Seneca, like all the rest of us, is really, really, REALLY tired of the wind.
We’ll want some breeze when the atmosphere grows still, and the gnats start to swarm and the heat starts to overwhelm. … But right now? We are so over the gale-force winds that suck out the moisture we don’t even have to give and fill our sky with dust.

A little late-day excitement as a stallion keeps his mare away from another stallion.
Can’t go wrong with that glow … or that background … or those mustangs! 🙂

To all the mothers and motherly ones out there whom we love and who inspire us to care for each other and be kind. 🙂
Happy Mother’s Day, especially to my mom: I love you! 🙂

This wonderful sight greeted me the other day as I drove into Spring Creek Basin and gave me a face-stretching grin right from the beginning.
I tie the look-at-me flagging to this sign every autumn right before third rifle season in an attempt to remind the hordes that off-road travel is verboten in the basin (throughout Disappointment Valley, as numerous signs warn). But the flagging is relevant year-round, also, particularly, in the spring when people emerge from winter hibernation and flock to the backcountry (for recreation as well as to hunt “sheds” – antlers shed by mule deer and elk – that can go for big bucks).

Neither the flagging nor the signs are a complete deterrent (as some folks “helpfully” remind me, people need to be able to read …), and every fall and spring (particularly), I find tracks of vehicles that have gone off the road and up and down broad arroyos.
Contaminates in the waterways, destruction of vulnerable seeps, crushing of vegetation that may take years – if ever – to recover. Those are just some of the reasons we want people to stick to the established roads and OFF the rest of the sensitive areas.
Most people are good visitors, I’m happy to say. There are always those who don’t care or believe they can go wherever they want to go because they’re in a vehicle that *can* take them there and/or are too lazy to get off/out of their buggies and walk 30 yards (or so) to look over a ridge or examine our water catchments. But the majority are respectful, and for that, I’m grateful.

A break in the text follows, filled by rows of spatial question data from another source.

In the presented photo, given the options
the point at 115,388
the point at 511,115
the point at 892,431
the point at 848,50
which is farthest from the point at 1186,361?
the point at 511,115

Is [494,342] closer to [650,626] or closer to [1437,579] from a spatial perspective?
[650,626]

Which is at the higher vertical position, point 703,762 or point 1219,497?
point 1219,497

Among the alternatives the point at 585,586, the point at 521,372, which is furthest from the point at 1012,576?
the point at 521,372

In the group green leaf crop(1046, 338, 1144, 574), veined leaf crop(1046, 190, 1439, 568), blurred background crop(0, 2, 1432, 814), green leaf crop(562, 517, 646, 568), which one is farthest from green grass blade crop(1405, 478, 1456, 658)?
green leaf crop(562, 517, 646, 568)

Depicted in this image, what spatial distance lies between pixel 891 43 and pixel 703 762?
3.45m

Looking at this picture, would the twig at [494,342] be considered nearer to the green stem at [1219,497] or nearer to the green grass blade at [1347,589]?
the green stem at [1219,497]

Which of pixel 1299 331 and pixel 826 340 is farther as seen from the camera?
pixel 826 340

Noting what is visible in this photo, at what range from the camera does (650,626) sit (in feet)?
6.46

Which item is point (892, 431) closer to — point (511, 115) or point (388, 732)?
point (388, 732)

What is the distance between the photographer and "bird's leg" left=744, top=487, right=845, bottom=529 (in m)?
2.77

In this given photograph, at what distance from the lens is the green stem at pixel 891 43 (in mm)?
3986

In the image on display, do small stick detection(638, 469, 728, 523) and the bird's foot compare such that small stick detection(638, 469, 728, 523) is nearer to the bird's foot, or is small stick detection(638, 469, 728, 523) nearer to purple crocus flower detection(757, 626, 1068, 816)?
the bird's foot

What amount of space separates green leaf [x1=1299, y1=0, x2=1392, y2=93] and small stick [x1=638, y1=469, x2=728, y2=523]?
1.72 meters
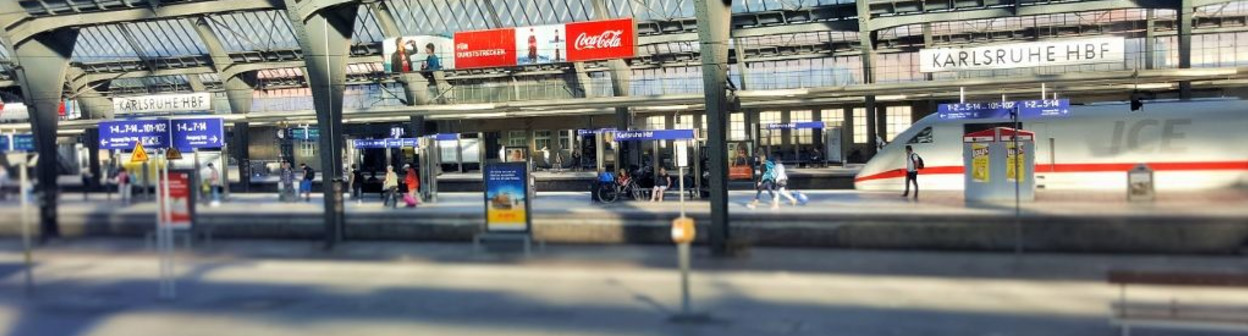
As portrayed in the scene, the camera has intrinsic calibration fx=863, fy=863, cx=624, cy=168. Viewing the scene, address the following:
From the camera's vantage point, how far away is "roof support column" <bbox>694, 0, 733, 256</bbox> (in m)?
15.3

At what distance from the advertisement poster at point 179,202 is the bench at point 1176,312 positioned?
1227 cm

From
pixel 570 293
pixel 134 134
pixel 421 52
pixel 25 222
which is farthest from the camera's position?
pixel 421 52

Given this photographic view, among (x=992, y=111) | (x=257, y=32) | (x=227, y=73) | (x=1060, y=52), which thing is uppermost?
(x=257, y=32)

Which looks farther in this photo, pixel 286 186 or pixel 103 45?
pixel 103 45

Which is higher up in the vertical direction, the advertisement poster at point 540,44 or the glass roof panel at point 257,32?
the glass roof panel at point 257,32

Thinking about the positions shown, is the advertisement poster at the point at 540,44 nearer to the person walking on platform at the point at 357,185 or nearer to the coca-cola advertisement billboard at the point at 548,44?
the coca-cola advertisement billboard at the point at 548,44

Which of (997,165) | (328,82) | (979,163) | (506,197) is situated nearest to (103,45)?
(328,82)

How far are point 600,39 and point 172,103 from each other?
14678 millimetres

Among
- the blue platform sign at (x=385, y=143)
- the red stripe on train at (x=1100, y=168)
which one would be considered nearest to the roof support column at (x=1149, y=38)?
the red stripe on train at (x=1100, y=168)

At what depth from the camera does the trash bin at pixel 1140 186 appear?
1780cm

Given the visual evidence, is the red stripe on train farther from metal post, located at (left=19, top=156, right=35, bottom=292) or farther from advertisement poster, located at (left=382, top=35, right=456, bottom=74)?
metal post, located at (left=19, top=156, right=35, bottom=292)

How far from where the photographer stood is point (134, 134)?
20156 mm

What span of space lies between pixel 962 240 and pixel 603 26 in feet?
59.5

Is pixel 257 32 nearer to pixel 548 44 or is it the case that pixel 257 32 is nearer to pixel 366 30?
pixel 366 30
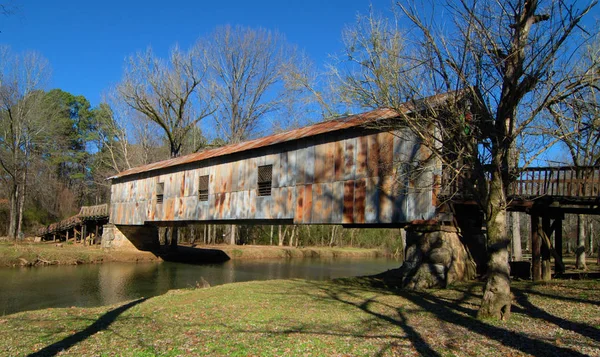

This image is from the evening of May 4. I’m not sure whether it’s in far western Colorado or actually in Utah. Also not sure whether it’s a prescribed burn (I can’t imagine, in these dry, windy conditions …) or nature-caused … or from someone careless with fire in these dry, windy conditions.
People are out and about after winter “confinement” (which isn’t that terrible here in the hinterlands, so close to accessible desert regions!?).
I would have this message for all those I see camping and zooming up and down and around in their side-by-sides and other vehicles: Please be careful of what you leave in your wake. Some people and many more animals live in the places you choose to visit.

So pretty in the golden light – Piedra. The wind swirls the dust, and those particles diffuse the light – like the smoke will later – and makes for a lovely glow. Though I think we’d all like to have lighter breezes and much less dust.